Heparin and 2/3-DS-H alleviate protein leakage in vitro and in mice. (A) Albumin leakage (mean ± SD) through HT29 monolayers relative to untreated cells. Maximum leakage (white bar) was induced by incubating cells with heparinase (HS loss), IFN-γ (10 ng/ml, 24 h), and TNF-α (2 ng/ml, 12 h). Cytokines were coincubated with heparin-like compounds or other GAG derivatives at 2.5 μg/ml or 25.0 μg/ml. Heparin (lane 2) and 2/3-DS-H (lane 9) were most effective in alleviating cytokine-induced protein leakage (arrows). Lane 1, HS; lane 2, high-molecular-weight heparin (unfractionated); lane 3, low-molecular-weight heparin; lane 4, sized heparin, dp 2; lane 5, sized heparin, dp 8; lane 6, sized heparin, dp 14; lane 7, sized heparin, dp 20; lane 8, 2,6-de-_O_-sulfated heparin; lane 9, 2/3-DS-H; lane 10, 6-_O_-desulfated heparin (chemical desulfation); lane 11, 6-_O_-desulfated heparin (enzymatic desulfation with endosulfatase [HSulf2]); lane 12, carboxyl-reduced heparin; lane 13, fully _N_-acetylated heparin; lane 14, fully _O_-sulfated _N_-acetylated heparin; lane 15, chondroitin sulfate; lane 16, fully _O_-sulfated chondroitin sulfate; lane 17, dermatan sulfate; lane 18, fully _O_-sulfated dermatan sulfate; lane 19, fully _O_-sulfated hyaluronic acid; lane 20, archaran sulfate; lane 21, sulfated cyclodextran; lane 22, sucrose octasulfate. (B–G) Intestinal protein leakage in Sdc1+/+ (B, C, E, and F) and _Sdc1_–/– mice (D and G) assessed by in vivo 51Cr labeling. Mice were injected daily with low (100 U/kg, 0.7 mg/kg) (B and E) or high doses (500 U/kg, 3.5 mg/kg) of heparin (C and F), 2/3-DS-H (C, D, F, and G), or PBS as control. Three days following the first injections (t = 0), intestinal protein leakage was induced by injection of either TNF-α (i.v., 0.1 mg/kg) (B–D) or IFN-γ (i.v., 0.2 mg/kg) and TNF-α (i.v., 0.1 mg/kg, 12 h after IFN-γ) (E–G). PBS was used as a control. All data represent assessment in a minimum of n = 4 mice (mean ± SD).

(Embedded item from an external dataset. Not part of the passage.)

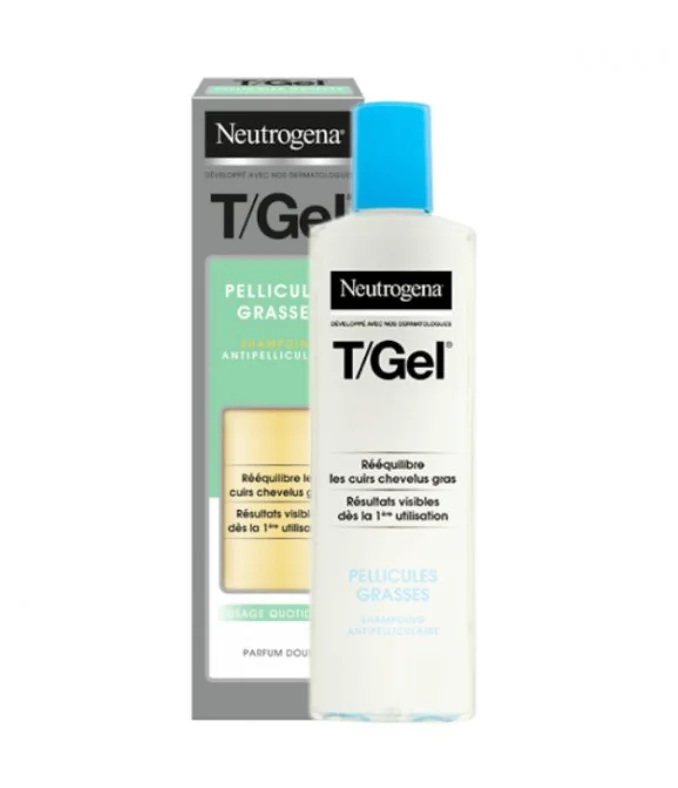 Neutrogena T-Gel Therapeutic Shampoo Cabelos Oleosos 250ml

We then assessed whether heparin or 2/3-DS-H also reduce IFN-γ/TNF-α–induced protein leakage in mice by giving daily i.v. injections of either heparin or 2/3-DS-H. Three days after the initial injection, we administered either TNF-α alone or a combination of IFN-γ and TNF-α, as described above. Daily injections of heparin or 2/3-DS-H continued for 7 days. Low doses of either heparin (100 U/kg, 0.7 mg/kg) or 2/3-DS-H (0.7 mg/kg) reduced cytokine-induced intestinal protein leakage by more than 50% (Figure 6, B and E). Heparin doses 5-fold higher (500 U/kg, 3.5 mg/kg) completely prevented leakage (Figure 6, C and F) in wild-type mice. In _Sdc1_–/– mice, higher 2/3-DS-H doses (3.5 mg/kg) completely prevented TNF-α–induced leakage (Figure 6D) and reduced IFN-γ/TNF-α–induced leakage by more than 85% (Figure 6G). Administration of either heparin or 2/3-DS-H alone for 10 consecutive days had no adverse effects on mice and did not alter basal intestinal protein loss.